Instruction — Reproduce, word for word, the lines of the material that begin at the line containing "What is the length" and run through the last line of the material.

Input rows —
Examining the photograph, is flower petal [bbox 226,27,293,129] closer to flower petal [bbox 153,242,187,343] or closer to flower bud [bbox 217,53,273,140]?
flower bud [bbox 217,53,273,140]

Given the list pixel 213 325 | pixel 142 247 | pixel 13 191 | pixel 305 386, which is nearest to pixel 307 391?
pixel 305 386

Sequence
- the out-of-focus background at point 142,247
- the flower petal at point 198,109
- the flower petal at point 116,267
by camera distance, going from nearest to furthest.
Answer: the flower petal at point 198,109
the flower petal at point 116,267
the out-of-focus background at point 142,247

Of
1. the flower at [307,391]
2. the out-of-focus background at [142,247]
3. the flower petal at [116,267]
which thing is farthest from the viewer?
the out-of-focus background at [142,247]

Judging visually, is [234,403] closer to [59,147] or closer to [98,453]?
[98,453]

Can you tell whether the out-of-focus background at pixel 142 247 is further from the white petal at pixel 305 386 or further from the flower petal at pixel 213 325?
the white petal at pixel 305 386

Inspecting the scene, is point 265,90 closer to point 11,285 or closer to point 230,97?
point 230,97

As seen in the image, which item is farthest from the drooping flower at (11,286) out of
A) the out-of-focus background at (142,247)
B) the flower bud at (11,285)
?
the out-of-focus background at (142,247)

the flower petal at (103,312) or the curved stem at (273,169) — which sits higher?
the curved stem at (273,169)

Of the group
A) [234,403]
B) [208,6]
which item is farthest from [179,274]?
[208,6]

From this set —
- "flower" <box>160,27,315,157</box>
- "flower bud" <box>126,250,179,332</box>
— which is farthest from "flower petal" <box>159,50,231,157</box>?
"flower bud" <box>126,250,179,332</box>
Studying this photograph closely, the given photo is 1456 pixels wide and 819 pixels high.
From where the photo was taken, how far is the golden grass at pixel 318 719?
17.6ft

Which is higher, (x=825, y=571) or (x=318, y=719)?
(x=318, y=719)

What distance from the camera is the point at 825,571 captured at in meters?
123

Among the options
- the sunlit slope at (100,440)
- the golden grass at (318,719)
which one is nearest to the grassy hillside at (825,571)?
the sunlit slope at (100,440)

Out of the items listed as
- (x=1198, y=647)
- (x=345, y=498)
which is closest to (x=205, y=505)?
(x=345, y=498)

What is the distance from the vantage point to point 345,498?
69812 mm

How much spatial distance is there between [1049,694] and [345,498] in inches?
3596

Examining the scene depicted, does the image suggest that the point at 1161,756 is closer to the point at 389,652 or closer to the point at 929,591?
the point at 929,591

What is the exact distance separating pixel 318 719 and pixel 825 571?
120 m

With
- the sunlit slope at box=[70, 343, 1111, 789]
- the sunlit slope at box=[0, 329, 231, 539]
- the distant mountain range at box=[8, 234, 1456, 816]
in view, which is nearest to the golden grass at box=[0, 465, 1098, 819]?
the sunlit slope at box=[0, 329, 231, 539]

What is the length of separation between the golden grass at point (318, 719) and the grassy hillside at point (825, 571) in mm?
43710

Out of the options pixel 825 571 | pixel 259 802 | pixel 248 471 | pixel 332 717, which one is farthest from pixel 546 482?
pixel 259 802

Written response —
What is the length of separation between the golden grass at point (318, 719) and the grassy hillside at point (825, 571) in mm?
43710

Out of the options pixel 825 571 | pixel 259 802 | pixel 248 471 | pixel 332 717, which one is farthest from pixel 546 482?
pixel 259 802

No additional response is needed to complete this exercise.